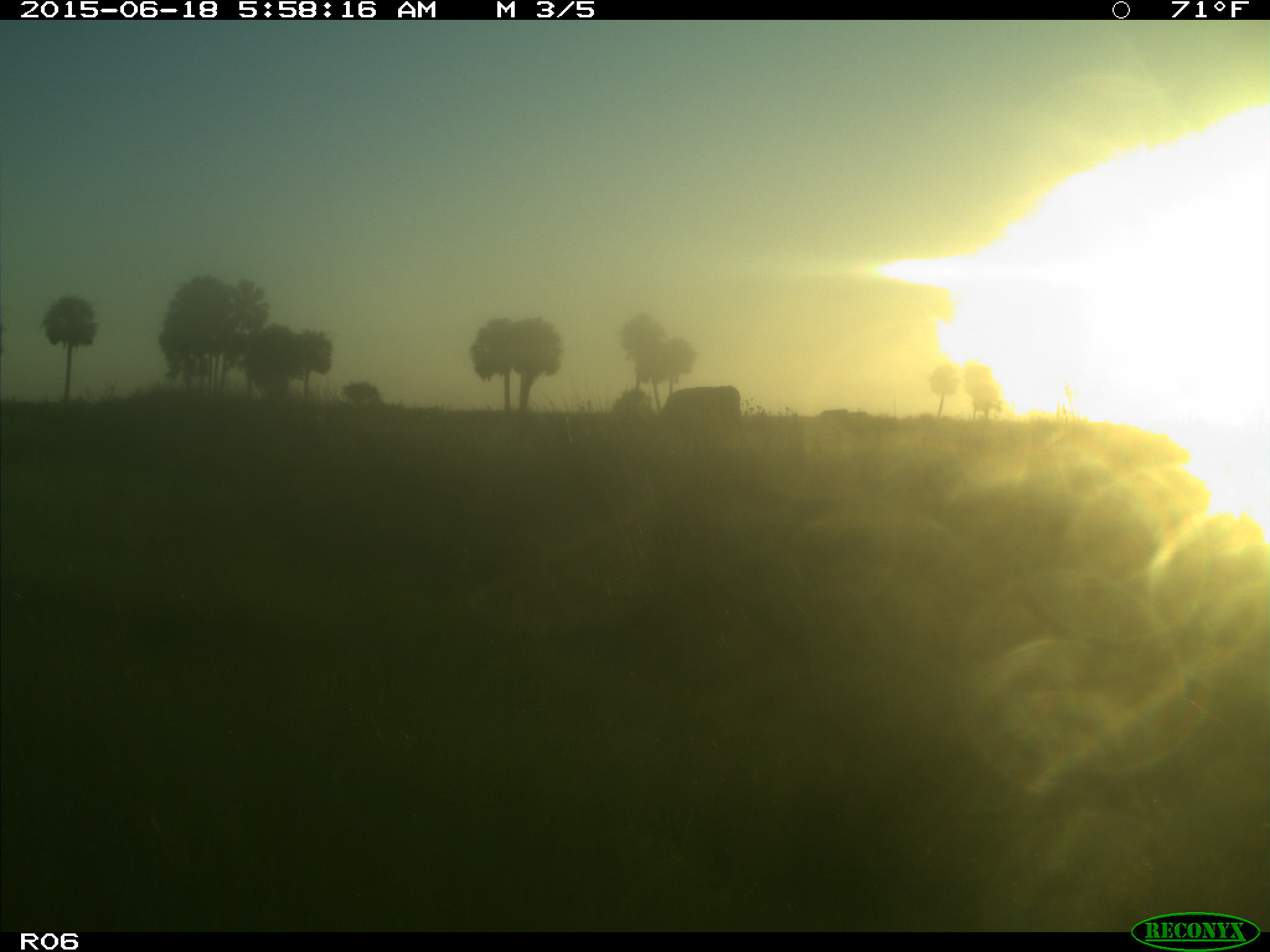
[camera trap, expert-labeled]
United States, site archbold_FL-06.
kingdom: Animalia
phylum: Chordata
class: Mammalia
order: Artiodactyla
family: Bovidae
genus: Bos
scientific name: Bos taurus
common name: domestic cow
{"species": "Bos taurus (domestic cow)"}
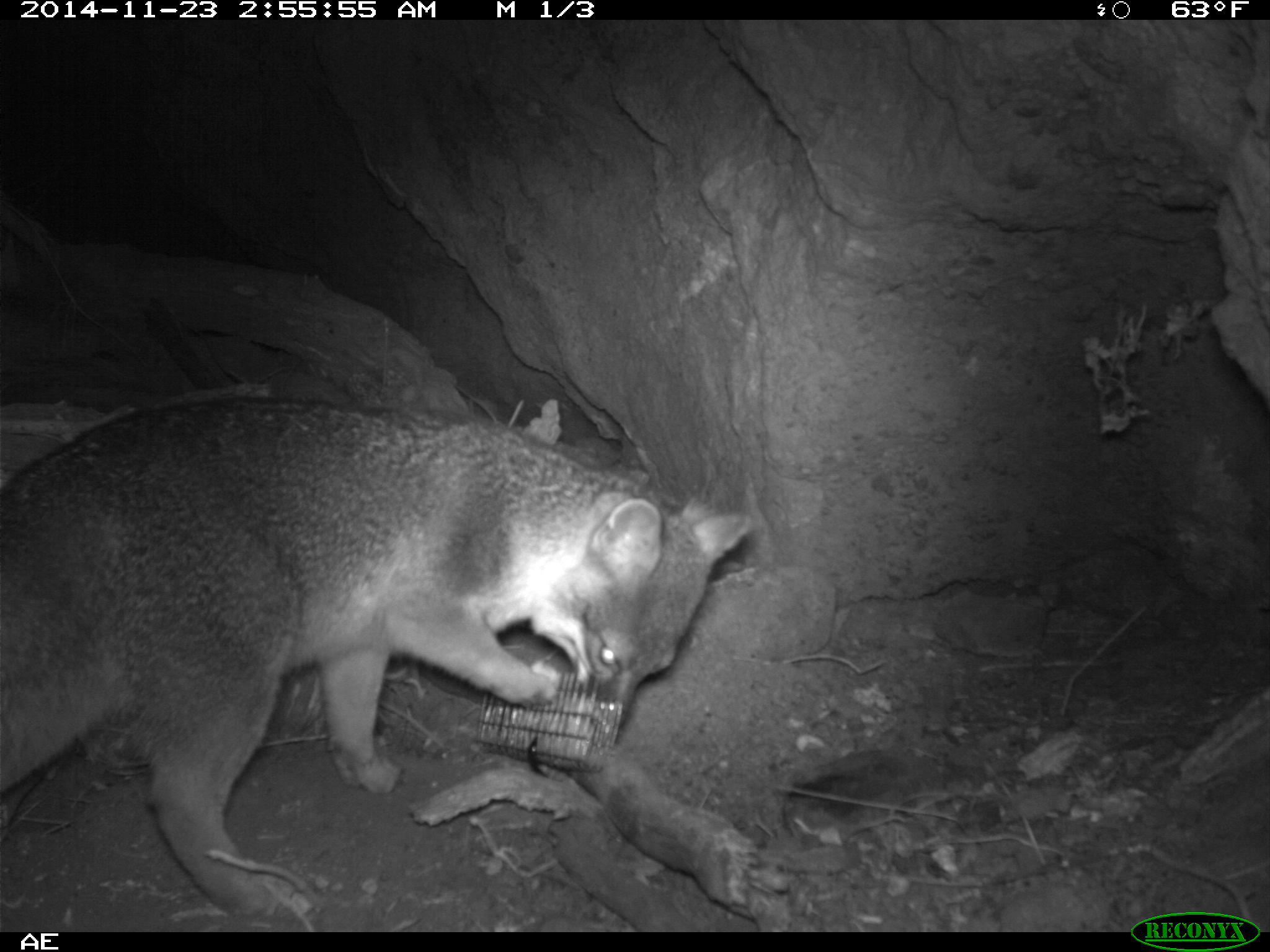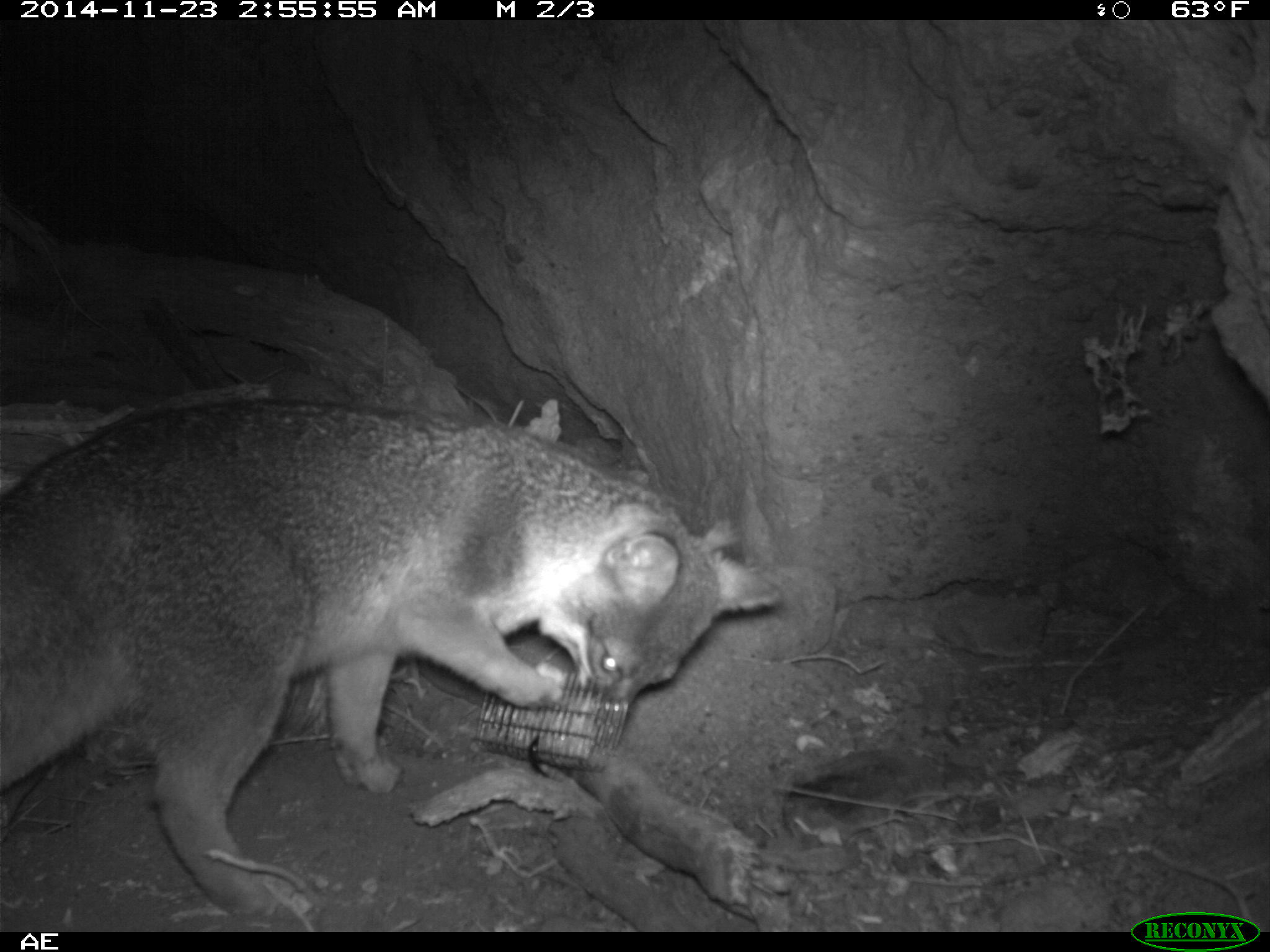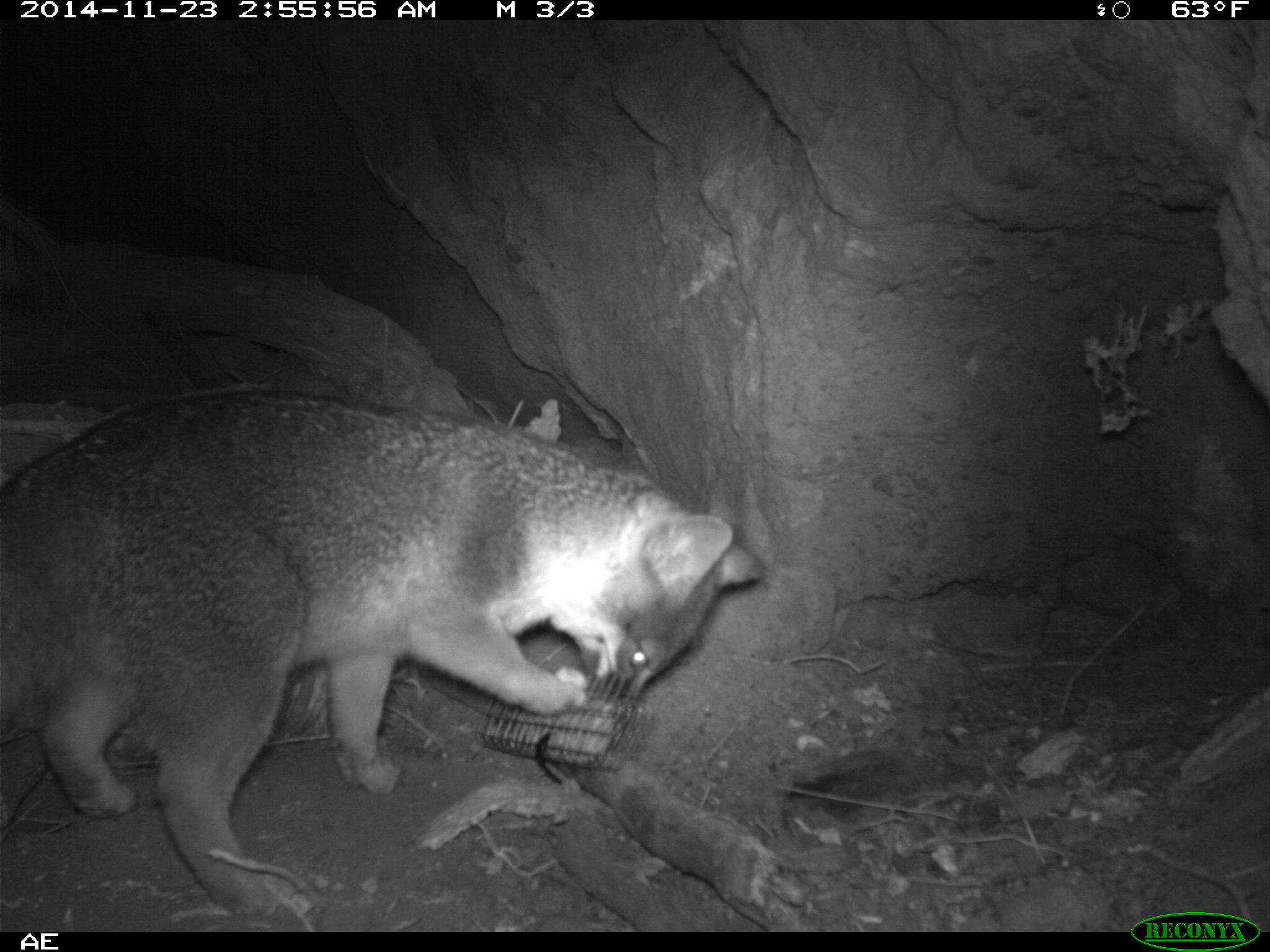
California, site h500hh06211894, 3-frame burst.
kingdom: Animalia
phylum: Chordata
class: Mammalia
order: Carnivora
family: Canidae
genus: Urocyon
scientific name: Urocyon littoralis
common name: island fox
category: fox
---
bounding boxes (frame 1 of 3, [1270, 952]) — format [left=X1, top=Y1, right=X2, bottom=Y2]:
fox: [left=0, top=392, right=752, bottom=915]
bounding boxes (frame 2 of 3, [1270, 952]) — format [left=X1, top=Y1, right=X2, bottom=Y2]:
fox: [left=0, top=402, right=785, bottom=917]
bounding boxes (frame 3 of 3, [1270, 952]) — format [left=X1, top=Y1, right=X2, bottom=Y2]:
fox: [left=0, top=389, right=766, bottom=920]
•••••
[GOAL OF THE EXERCISE]:
In the records above, some lines hold the word "name"; copy each such line.

[RESULT OF THE TASK]:
scientific name: Bos taurus
common name: domestic cow
scientific name: Urocyon littoralis
common name: island fox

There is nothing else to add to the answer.